Most companies treat an audit as a compliance chore and start exporting data the moment IBM asks. That instinct is the single most expensive mistake in the process. Once raw deployment data is in IBM's hands, you cannot un-share it, and you have lost the ability to frame what it shows. Privilege and confidentiality are not legal niceties here. They are the controls that keep you in charge of the narrative while you build your own position.
Why the data request is the real exposure.
The audit clause in your Passport Advantage agreement gives IBM a right to verify compliance, not a blank check to your environment. The scope of what you owe is negotiable, and the form it takes matters. A raw ILMT export, an unfiltered discovery scan, or a spreadsheet of every install across the estate hands IBM more than the agreement requires and more than you can defend on the spot. The goal is to satisfy the verification right while controlling what is produced and how it is read.
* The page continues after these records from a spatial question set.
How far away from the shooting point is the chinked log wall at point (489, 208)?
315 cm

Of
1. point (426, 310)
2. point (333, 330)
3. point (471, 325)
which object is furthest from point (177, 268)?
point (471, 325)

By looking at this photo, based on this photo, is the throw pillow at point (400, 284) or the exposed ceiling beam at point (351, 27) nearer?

Route the audit through counsel.
Bringing legal counsel in early, whether in-house or outside, lets the bulk of the analytical work proceed under attorney direction. Internal analysis of your own exposure, the reconciliation of entitlements against deployment, and the strategy memos that follow are far better protected when they are prepared at counsel's request rather than circulated freely as operational email. This does not make facts disappear, but it does keep your working assessment of weak spots from becoming a document IBM can demand.
Practical steps that preserve the position include:
- Channel sensitive analysis through counsel so that internal compliance assessments are prepared under privilege rather than as open business records.
- Limit the circulation of draft findings, gap analyses, and exposure estimates to the smallest group that needs them.
- Mark and handle work product carefully, separating raw factual data from the legal and strategic conclusions drawn about it.
Confidentiality on what you do produce.
Whatever you decide to share with IBM should go out under the confidentiality terms of your agreement and a clear understanding of how IBM may use it. Auditors and the third-party firms IBM engages are bound by confidentiality provisions, and it is reasonable to confirm those terms before data moves. Production should be scoped to the products and the period genuinely in question, delivered in a controlled format, and logged so you have a record of exactly what was handed over and when.
Curate, do not dump.
Containing the data request is the first step of our method for a reason. Nothing should reach IBM until it has been scoped, validated, and reconciled against your own PVU and sub-capacity calculation. A curated production answers the verification right with accurate, defensible numbers. A raw dump invites IBM to find the gaps for you, then price them at full-capacity rates. The difference between those two approaches is frequently the difference between a manageable settlement and a multi-million claim.